→ **Task 1**: Transcribe the part of the lecture outline below that opens with the words containing "c. interactive consistency" and closes with "cannot be reached.".

→ **Passage given**:
"""

Outline for February 13, 2001
1. Greetings and felicitations!
2. Suzuki-Kasami's broadcast protocol
a. token-based
b. uses sequence numbers, not clocks
c. token has sequence numbers, associated queue
d. how to handle stale requests? token's sequence number too high
3. Raymond's tree-based protocol
a. token-based
b. think of token as at root of tree, root moves around
4. Distributed Agreement Protocols: system model
a. synchronous vs. asynchronous
b. different types of failure (crash, omission, malicious)
c. authentication
5. Classification: agreement (on value), validity (the right value)
a. Byzantine problem (all agree, initial value of source); review Byzantine Generals' problem
b. consensus problem (all agree, if initial value of nodes is same, the final value is that value)
c. interactive consistency problem (all agree on same vector, if ith processor non-faulty, ith element of vector is
the value of that node)
d. relationship
6. Solution to Byzantine Problem
a. Can show: if 3m+1 processors, at most m can be faulty or agreement cannot be reached.

"""

Spatial reasoning question data

"""

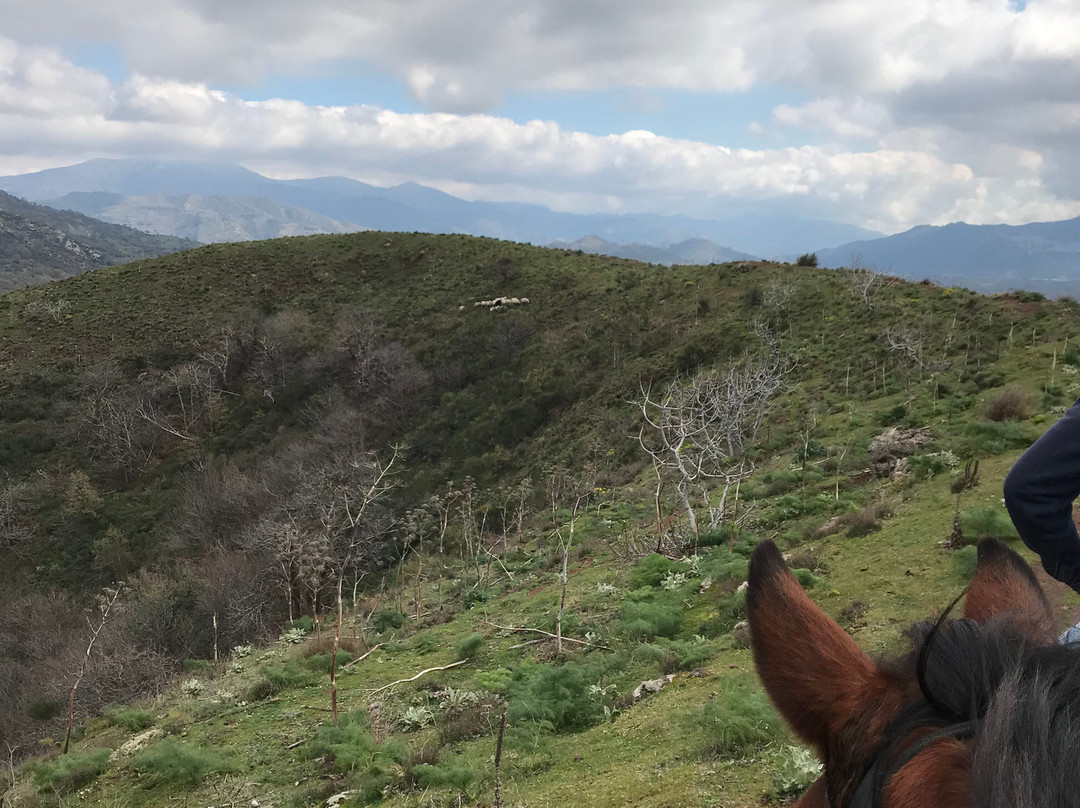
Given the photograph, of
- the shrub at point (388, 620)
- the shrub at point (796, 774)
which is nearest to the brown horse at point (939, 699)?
the shrub at point (796, 774)

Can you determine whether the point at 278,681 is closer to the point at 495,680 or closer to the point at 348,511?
the point at 348,511

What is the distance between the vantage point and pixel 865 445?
11.9 meters

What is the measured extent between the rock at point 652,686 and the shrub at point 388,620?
21.5 ft

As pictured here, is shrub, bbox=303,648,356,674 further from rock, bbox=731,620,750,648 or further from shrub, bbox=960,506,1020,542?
shrub, bbox=960,506,1020,542

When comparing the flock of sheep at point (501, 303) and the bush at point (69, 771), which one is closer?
the bush at point (69, 771)

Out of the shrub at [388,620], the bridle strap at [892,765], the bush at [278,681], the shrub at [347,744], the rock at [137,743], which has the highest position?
the bridle strap at [892,765]

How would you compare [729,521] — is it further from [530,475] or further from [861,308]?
[861,308]

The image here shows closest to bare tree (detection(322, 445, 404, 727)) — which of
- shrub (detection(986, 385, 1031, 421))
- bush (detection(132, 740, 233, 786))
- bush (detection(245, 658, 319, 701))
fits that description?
bush (detection(245, 658, 319, 701))

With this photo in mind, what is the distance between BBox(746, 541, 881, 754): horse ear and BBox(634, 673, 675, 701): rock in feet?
15.0

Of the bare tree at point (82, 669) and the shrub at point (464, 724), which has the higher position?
the shrub at point (464, 724)

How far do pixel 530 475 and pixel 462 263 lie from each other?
2696 cm

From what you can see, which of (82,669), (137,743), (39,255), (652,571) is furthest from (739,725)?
(39,255)

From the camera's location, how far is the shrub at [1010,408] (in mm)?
10500

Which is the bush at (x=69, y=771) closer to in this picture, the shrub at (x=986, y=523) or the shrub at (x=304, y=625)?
the shrub at (x=304, y=625)
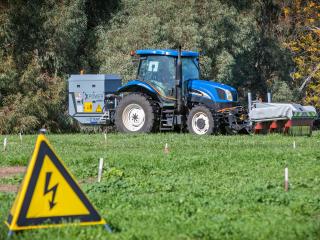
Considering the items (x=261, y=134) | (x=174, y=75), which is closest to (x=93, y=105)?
(x=174, y=75)

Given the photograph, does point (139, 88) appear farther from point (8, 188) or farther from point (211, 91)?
point (8, 188)

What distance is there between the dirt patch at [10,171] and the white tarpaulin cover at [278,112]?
10.4 meters

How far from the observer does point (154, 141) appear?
21.3 m

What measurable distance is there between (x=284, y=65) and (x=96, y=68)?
11510 millimetres

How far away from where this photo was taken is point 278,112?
24141 millimetres

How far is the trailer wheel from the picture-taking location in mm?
24547

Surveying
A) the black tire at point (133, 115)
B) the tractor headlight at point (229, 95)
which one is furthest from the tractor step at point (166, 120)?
the tractor headlight at point (229, 95)

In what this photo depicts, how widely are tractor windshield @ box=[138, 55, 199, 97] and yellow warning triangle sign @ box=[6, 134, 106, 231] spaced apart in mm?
16460

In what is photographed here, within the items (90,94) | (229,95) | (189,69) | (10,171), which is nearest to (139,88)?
(189,69)

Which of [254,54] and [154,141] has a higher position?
[254,54]

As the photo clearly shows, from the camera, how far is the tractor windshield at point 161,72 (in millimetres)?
25359

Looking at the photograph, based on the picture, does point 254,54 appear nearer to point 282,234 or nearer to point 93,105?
point 93,105

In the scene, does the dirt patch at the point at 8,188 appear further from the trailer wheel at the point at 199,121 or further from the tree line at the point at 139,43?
the tree line at the point at 139,43

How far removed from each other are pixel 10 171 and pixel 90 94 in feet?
41.4
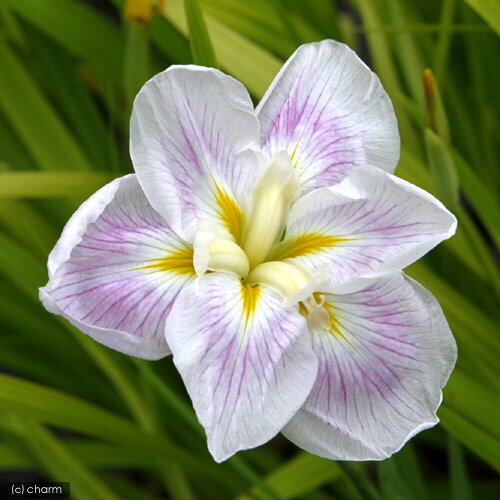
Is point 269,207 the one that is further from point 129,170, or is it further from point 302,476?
point 129,170

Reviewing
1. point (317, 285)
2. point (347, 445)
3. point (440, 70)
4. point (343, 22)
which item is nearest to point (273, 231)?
point (317, 285)

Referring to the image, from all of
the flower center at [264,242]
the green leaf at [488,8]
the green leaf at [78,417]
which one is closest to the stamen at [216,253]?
the flower center at [264,242]

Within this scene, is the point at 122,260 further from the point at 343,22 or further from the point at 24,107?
the point at 343,22

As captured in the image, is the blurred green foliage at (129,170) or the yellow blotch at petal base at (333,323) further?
the blurred green foliage at (129,170)

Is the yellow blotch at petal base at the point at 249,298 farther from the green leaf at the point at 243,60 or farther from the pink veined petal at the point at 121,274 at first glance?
the green leaf at the point at 243,60

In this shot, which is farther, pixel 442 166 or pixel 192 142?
pixel 442 166

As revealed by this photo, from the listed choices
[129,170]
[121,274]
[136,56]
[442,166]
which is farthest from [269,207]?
[129,170]

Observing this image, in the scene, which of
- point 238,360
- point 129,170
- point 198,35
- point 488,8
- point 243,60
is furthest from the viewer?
point 129,170

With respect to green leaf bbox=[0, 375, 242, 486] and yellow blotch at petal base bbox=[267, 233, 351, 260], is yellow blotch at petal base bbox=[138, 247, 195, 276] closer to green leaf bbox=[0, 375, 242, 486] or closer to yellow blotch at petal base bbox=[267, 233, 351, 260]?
yellow blotch at petal base bbox=[267, 233, 351, 260]
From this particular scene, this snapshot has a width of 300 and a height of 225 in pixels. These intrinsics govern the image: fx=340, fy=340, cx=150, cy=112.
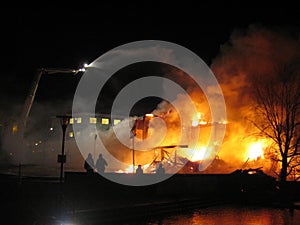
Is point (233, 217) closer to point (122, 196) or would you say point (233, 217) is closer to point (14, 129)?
point (122, 196)

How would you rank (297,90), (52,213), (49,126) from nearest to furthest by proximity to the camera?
1. (52,213)
2. (297,90)
3. (49,126)

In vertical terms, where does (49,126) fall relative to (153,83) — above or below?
below

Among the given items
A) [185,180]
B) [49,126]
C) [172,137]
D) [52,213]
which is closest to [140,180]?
[185,180]

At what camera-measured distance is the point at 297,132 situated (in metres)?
29.3

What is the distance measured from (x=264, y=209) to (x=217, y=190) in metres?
4.99

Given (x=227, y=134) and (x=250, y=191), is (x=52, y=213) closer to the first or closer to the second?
(x=250, y=191)

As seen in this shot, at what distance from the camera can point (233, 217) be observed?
608 inches

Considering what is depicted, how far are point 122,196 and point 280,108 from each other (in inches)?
707

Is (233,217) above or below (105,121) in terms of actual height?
below

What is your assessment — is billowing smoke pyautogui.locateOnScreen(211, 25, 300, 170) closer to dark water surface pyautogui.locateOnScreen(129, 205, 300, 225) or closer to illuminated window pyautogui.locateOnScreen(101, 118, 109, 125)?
dark water surface pyautogui.locateOnScreen(129, 205, 300, 225)

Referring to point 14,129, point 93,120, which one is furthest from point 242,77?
point 93,120

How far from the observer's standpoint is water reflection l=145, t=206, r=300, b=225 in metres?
14.0

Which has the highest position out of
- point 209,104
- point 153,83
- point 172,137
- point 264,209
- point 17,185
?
point 153,83

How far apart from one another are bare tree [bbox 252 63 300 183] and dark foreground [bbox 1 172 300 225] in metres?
5.46
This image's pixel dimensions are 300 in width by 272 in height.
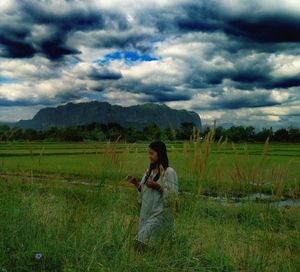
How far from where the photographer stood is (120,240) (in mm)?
3846

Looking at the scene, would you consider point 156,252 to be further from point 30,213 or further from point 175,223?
point 30,213

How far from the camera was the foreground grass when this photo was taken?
353 cm

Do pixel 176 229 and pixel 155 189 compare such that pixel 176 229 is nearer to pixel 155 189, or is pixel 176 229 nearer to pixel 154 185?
pixel 154 185

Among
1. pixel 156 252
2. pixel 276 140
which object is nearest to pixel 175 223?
pixel 156 252

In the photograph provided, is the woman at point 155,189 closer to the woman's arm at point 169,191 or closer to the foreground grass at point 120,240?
the woman's arm at point 169,191

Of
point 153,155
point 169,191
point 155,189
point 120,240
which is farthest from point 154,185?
point 120,240

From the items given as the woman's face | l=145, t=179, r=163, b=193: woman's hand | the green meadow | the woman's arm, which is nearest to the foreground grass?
the green meadow

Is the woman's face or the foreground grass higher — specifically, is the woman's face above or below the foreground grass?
above

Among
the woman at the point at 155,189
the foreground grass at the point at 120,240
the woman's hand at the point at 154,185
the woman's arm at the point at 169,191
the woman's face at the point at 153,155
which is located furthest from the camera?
the woman's face at the point at 153,155

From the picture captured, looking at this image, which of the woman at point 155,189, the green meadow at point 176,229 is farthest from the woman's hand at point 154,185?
the green meadow at point 176,229

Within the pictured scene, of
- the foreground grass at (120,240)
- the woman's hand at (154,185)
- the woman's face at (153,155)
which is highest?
the woman's face at (153,155)

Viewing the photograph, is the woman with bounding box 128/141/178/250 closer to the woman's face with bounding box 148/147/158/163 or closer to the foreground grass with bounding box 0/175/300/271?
the woman's face with bounding box 148/147/158/163

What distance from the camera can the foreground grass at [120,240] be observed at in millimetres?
3531

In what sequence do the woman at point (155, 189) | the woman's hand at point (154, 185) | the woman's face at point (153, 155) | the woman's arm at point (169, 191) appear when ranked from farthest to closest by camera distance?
the woman's face at point (153, 155) → the woman's hand at point (154, 185) → the woman at point (155, 189) → the woman's arm at point (169, 191)
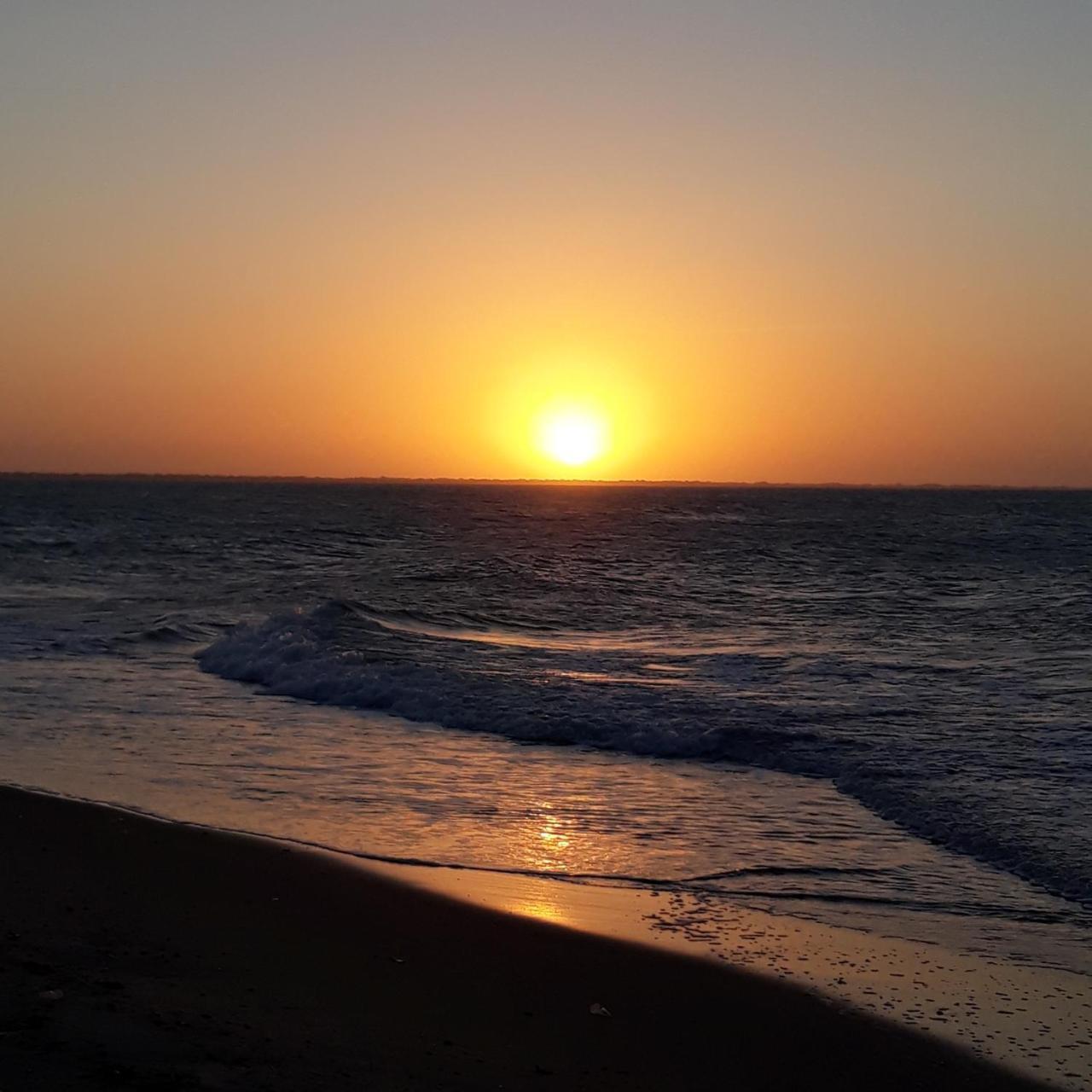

"""

→ **Task 2**: Express the part of the records above that opens with the line containing "In what sequence" and runs through the end of the records as a two-column CSV with the columns request and answer. Give one row per request, put each field in quotes with line breaks turned into spaces, and leave the pictures out.

→ **Output 1**:
c. interactive consistency problem (all agree on same vector, if ith processor non-faulty, ith element of vector is
the value of that node)
d. relationship
6. Solution to Byzantine Problem
a. Can show: if 3m+1 processors, at most m can be faulty or agreement cannot be reached.

→ **Output 2**:
request,answer
"In what sequence do the woman at point (155, 189) | the woman's hand at point (154, 185) | the woman's face at point (153, 155) | the woman's arm at point (169, 191) appear when ranked from farthest to closest by camera distance?","the woman's face at point (153, 155) → the woman's hand at point (154, 185) → the woman at point (155, 189) → the woman's arm at point (169, 191)"